------ Fragment tekstu

Stanisław Michalkiewicz https://www.bibula.com/?p=135146
Antoni Słonimski twierdził, że dzieje ludzkości mają charakter dwusuwowy. Suw pierwszy – “chrześcijanie dla lwów!” Suw drugi – Lwów dla chrześcijan!”
Warto tedy przypomnieć, że prześladowania chrześcijan w Rzymie, który – jako stolica wielonarodowego imperium – w sprawach religijnych był tolerancyjny, pod jednym wszelako warunkiem; każdy mieszkaniec imperium, bez względu na wyznawaną religię, musiał dowieść swojej lojalności wobec Rzymu. Dowód ten polegał na zapaleniu kadzidła przed posągiem Jowisza Najlepszego i Największego, który był bóstwem opiekuńczym Rzymu, podobnie jak Atena – Grecji.

------------
------ Zestawienie danych

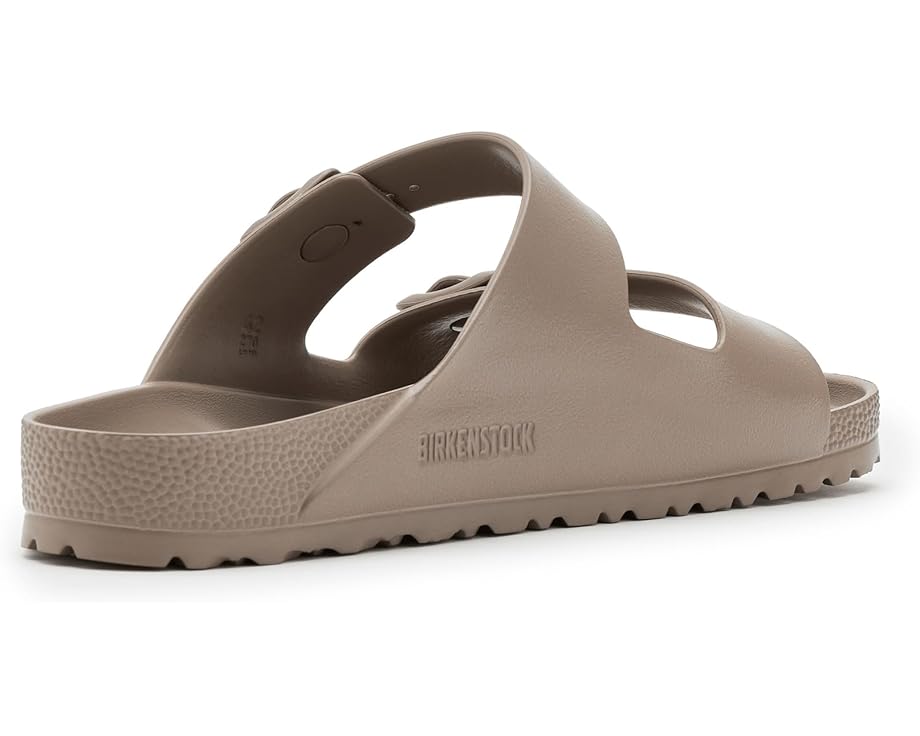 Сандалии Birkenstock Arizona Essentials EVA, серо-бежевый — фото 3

------------
------ Zestawienie danych

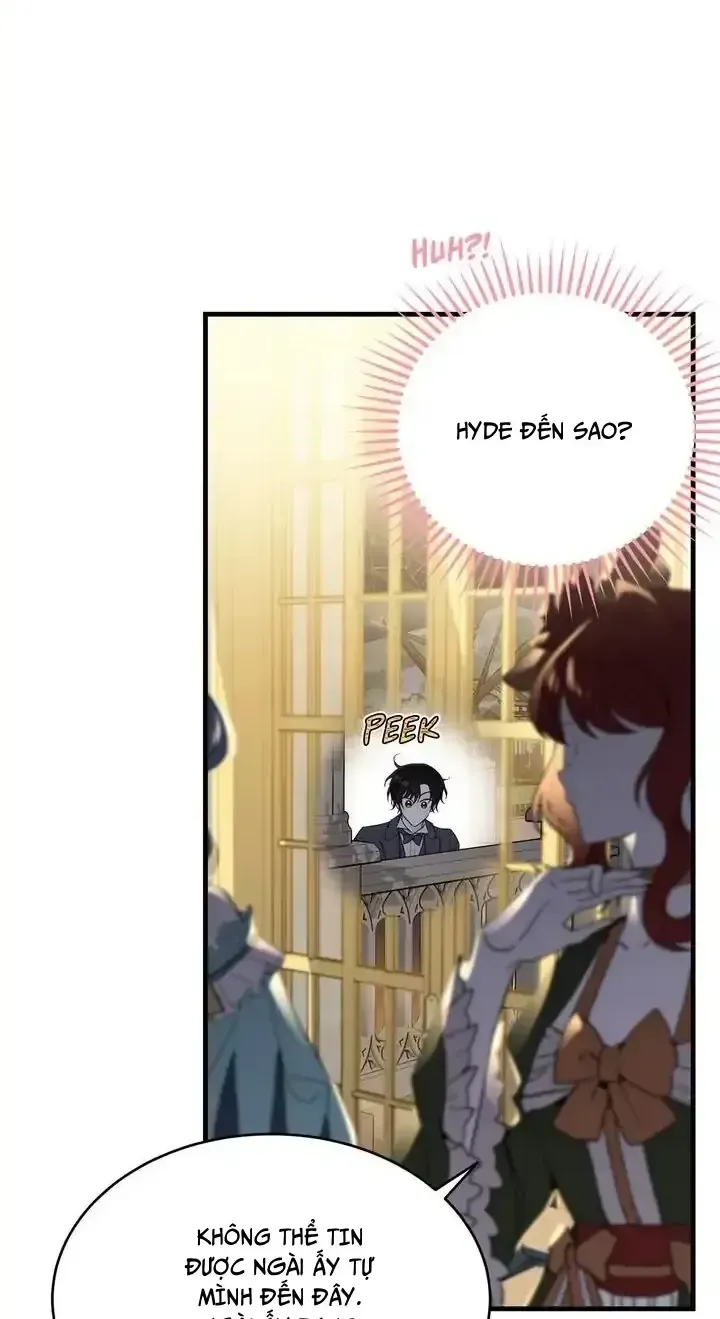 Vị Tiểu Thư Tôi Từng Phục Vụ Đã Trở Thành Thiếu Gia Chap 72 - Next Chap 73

------------

◆ **Do zrobienia**: Zredaguj fragment tekstu od słów „Warto tedy przypomnieć, że” do słów „Atena – Grecji.”, podając tę część ponownie z „świecy” zamiast „kadzidła”.

◆ **Wynik zadania**:
Warto tedy przypomnieć, że prześladowania chrześcijan w Rzymie, który – jako stolica wielonarodowego imperium – w sprawach religijnych był tolerancyjny, pod jednym wszelako warunkiem; każdy mieszkaniec imperium, bez względu na wyznawaną religię, musiał dowieść swojej lojalności wobec Rzymu. Dowód ten polegał na zapaleniu świecy przed posągiem Jowisza Najlepszego i Największego, który był bóstwem opiekuńczym Rzymu, podobnie jak Atena – Grecji.